Faith-anchored community trust.
Religious institutions across Greater Accra are central to our model.
Informal sector workers as the design population.
Trotro drivers and market women are our first audience, not an afterthought, not an extension.
Twelve-month closed-loop follow-up tied to outcomes
Not encounters.
Diaspora and homeland in partnership.
Ghanaian-led implementation, diaspora-supported architecture. Not extractive research, not a foreign-NGO model.
Vision

A Ghana Where Informal Sector Workers Receive Continuity of Care

A Ghana where informal sector workers (trotro drivers, market women, traders) receive the same twelve months of continuous hypertension care as anyone in the formal sector. By 2031, GHSI's closed-loop care architecture operates as a depth-layer of Ghana's Free Primary Healthcare Programme in Greater Accra, with informal sector treatment continuity approaching parity with the formal sector.

Mission

GHSI builds community-level infrastructure for hypertension screening, education, and twelve months of follow-up. The infrastructure is co-deployed with Ghana's Free Primary Healthcare Programme, designed in partnership with religious institutions, transport unions, and market communities across Greater Accra, and continuously refined through outcomes feedback. Screening is the beginning of care, not the end of an encounter.

Values

Nothing About Us Without Us. Programs are co-designed with the people they serve. Trotro drivers and market women are the design population, not subjects of intervention.
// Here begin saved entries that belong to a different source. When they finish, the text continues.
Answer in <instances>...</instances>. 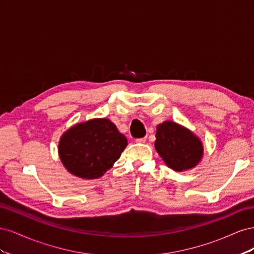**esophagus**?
<instances>
[{
    "mask_svg": "<svg viewBox=\"0 0 254 254\" xmlns=\"http://www.w3.org/2000/svg\"><path fill=\"white\" fill-rule=\"evenodd\" d=\"M136 143H145L146 142V137H141V139H136Z\"/></svg>",
    "mask_w": 254,
    "mask_h": 254,
    "instance_id": "34e87169",
    "label": "esophagus"
}]
</instances>
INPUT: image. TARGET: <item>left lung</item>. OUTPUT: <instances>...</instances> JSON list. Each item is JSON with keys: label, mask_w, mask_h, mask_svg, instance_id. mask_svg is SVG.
Listing matches in <instances>:
<instances>
[{"label": "left lung", "mask_w": 254, "mask_h": 254, "mask_svg": "<svg viewBox=\"0 0 254 254\" xmlns=\"http://www.w3.org/2000/svg\"><path fill=\"white\" fill-rule=\"evenodd\" d=\"M155 147L165 164L176 172L195 167L203 156V146L188 128L172 121L157 126Z\"/></svg>", "instance_id": "left-lung-1"}]
</instances>
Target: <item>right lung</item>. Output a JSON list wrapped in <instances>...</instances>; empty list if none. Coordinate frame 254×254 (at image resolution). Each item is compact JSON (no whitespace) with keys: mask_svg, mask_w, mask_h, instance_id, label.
<instances>
[{"mask_svg":"<svg viewBox=\"0 0 254 254\" xmlns=\"http://www.w3.org/2000/svg\"><path fill=\"white\" fill-rule=\"evenodd\" d=\"M127 139L108 119L76 124L61 135L58 152L66 170L83 179H97L126 148Z\"/></svg>","mask_w":254,"mask_h":254,"instance_id":"obj_1","label":"right lung"}]
</instances>
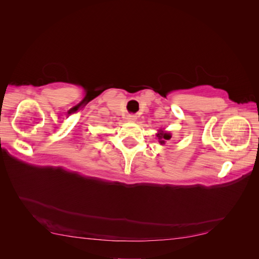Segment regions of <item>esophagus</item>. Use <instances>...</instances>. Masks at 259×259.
<instances>
[{
    "mask_svg": "<svg viewBox=\"0 0 259 259\" xmlns=\"http://www.w3.org/2000/svg\"><path fill=\"white\" fill-rule=\"evenodd\" d=\"M127 120H128L130 122H134V121L136 120V115H134V114L128 115V116H127Z\"/></svg>",
    "mask_w": 259,
    "mask_h": 259,
    "instance_id": "esophagus-1",
    "label": "esophagus"
}]
</instances>
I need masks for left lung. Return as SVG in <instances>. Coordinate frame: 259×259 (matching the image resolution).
<instances>
[{"mask_svg":"<svg viewBox=\"0 0 259 259\" xmlns=\"http://www.w3.org/2000/svg\"><path fill=\"white\" fill-rule=\"evenodd\" d=\"M155 136L158 137V140H159V143H160L161 145H164V144H165V143L167 142V140H169V139L171 138L170 133L163 131L162 128H161L160 131H158V134H155Z\"/></svg>","mask_w":259,"mask_h":259,"instance_id":"left-lung-1","label":"left lung"}]
</instances>
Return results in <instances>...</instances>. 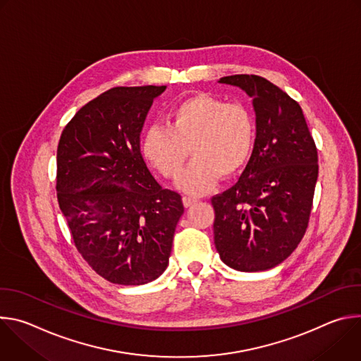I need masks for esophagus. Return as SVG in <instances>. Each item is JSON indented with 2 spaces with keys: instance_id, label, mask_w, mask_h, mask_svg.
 <instances>
[{
  "instance_id": "obj_1",
  "label": "esophagus",
  "mask_w": 361,
  "mask_h": 361,
  "mask_svg": "<svg viewBox=\"0 0 361 361\" xmlns=\"http://www.w3.org/2000/svg\"><path fill=\"white\" fill-rule=\"evenodd\" d=\"M197 201H198V198L191 197V195H184V197H183V204H184V207H191V205H192L194 202H197Z\"/></svg>"
}]
</instances>
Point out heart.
<instances>
[{"label": "heart", "mask_w": 361, "mask_h": 361, "mask_svg": "<svg viewBox=\"0 0 361 361\" xmlns=\"http://www.w3.org/2000/svg\"><path fill=\"white\" fill-rule=\"evenodd\" d=\"M167 123L145 128L142 154L164 177L174 178L191 151L194 159L177 181L188 194L210 190L220 176H235L252 154L255 124L244 106L195 94L177 102Z\"/></svg>", "instance_id": "obj_1"}]
</instances>
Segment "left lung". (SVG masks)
Here are the masks:
<instances>
[{"label":"left lung","instance_id":"1","mask_svg":"<svg viewBox=\"0 0 361 361\" xmlns=\"http://www.w3.org/2000/svg\"><path fill=\"white\" fill-rule=\"evenodd\" d=\"M221 84L252 98L255 142L238 181L214 195V244L238 271H264L297 248L310 219L319 176L317 148L298 102L259 75H228Z\"/></svg>","mask_w":361,"mask_h":361}]
</instances>
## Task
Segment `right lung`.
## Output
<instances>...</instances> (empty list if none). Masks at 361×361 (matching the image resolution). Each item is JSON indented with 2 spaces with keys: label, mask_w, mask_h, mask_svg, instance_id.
Returning <instances> with one entry per match:
<instances>
[{
  "label": "right lung",
  "mask_w": 361,
  "mask_h": 361,
  "mask_svg": "<svg viewBox=\"0 0 361 361\" xmlns=\"http://www.w3.org/2000/svg\"><path fill=\"white\" fill-rule=\"evenodd\" d=\"M166 85L116 87L85 104L57 148V198L74 244L110 283L140 286L169 266L181 195L147 169L140 134Z\"/></svg>",
  "instance_id": "obj_1"
}]
</instances>
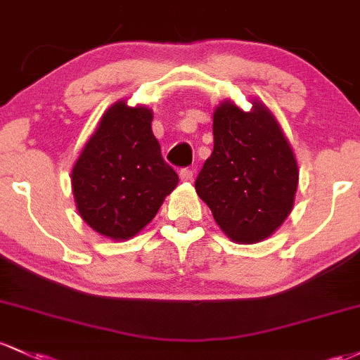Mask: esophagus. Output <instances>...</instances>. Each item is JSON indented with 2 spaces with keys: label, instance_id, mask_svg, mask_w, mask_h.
I'll return each mask as SVG.
<instances>
[{
  "label": "esophagus",
  "instance_id": "obj_1",
  "mask_svg": "<svg viewBox=\"0 0 360 360\" xmlns=\"http://www.w3.org/2000/svg\"><path fill=\"white\" fill-rule=\"evenodd\" d=\"M179 177L183 181H191L193 179V171L191 169H188V167H184V169H181L179 171Z\"/></svg>",
  "mask_w": 360,
  "mask_h": 360
}]
</instances>
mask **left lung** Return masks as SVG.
I'll return each instance as SVG.
<instances>
[{"label": "left lung", "mask_w": 360, "mask_h": 360, "mask_svg": "<svg viewBox=\"0 0 360 360\" xmlns=\"http://www.w3.org/2000/svg\"><path fill=\"white\" fill-rule=\"evenodd\" d=\"M299 171L275 116L256 102L244 112L224 102L213 114V152L195 181L196 193L236 243H258L289 217Z\"/></svg>", "instance_id": "left-lung-1"}]
</instances>
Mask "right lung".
<instances>
[{"mask_svg": "<svg viewBox=\"0 0 360 360\" xmlns=\"http://www.w3.org/2000/svg\"><path fill=\"white\" fill-rule=\"evenodd\" d=\"M152 117L147 108L114 104L71 172L82 219L105 238H133L177 186L179 177L152 133Z\"/></svg>", "mask_w": 360, "mask_h": 360, "instance_id": "obj_1", "label": "right lung"}]
</instances>
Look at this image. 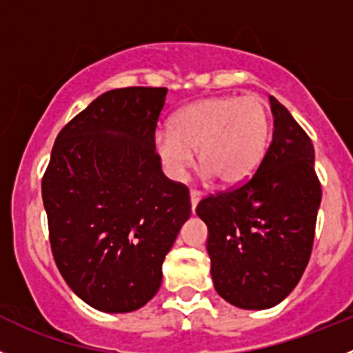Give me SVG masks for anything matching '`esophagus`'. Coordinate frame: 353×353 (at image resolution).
I'll return each mask as SVG.
<instances>
[{
	"instance_id": "esophagus-1",
	"label": "esophagus",
	"mask_w": 353,
	"mask_h": 353,
	"mask_svg": "<svg viewBox=\"0 0 353 353\" xmlns=\"http://www.w3.org/2000/svg\"><path fill=\"white\" fill-rule=\"evenodd\" d=\"M200 199H202V193H200L199 190H192V192H190V200H192V210H193V212H195V209H196V205H199Z\"/></svg>"
}]
</instances>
Closed-loop accountability. A screening is not care until follow-up sustains it. Twelve months. Five touchpoints. Outcomes, not encounters.

Faith-rooted, community-trusted. Faith communities have long been health communities in Ghana. We honor that, and build with it.

Diaspora and homeland in partnership. Ghanaian-led implementation, diaspora-supported architecture.

Aligned with the system. We work with Ghana's national priorities, not around them.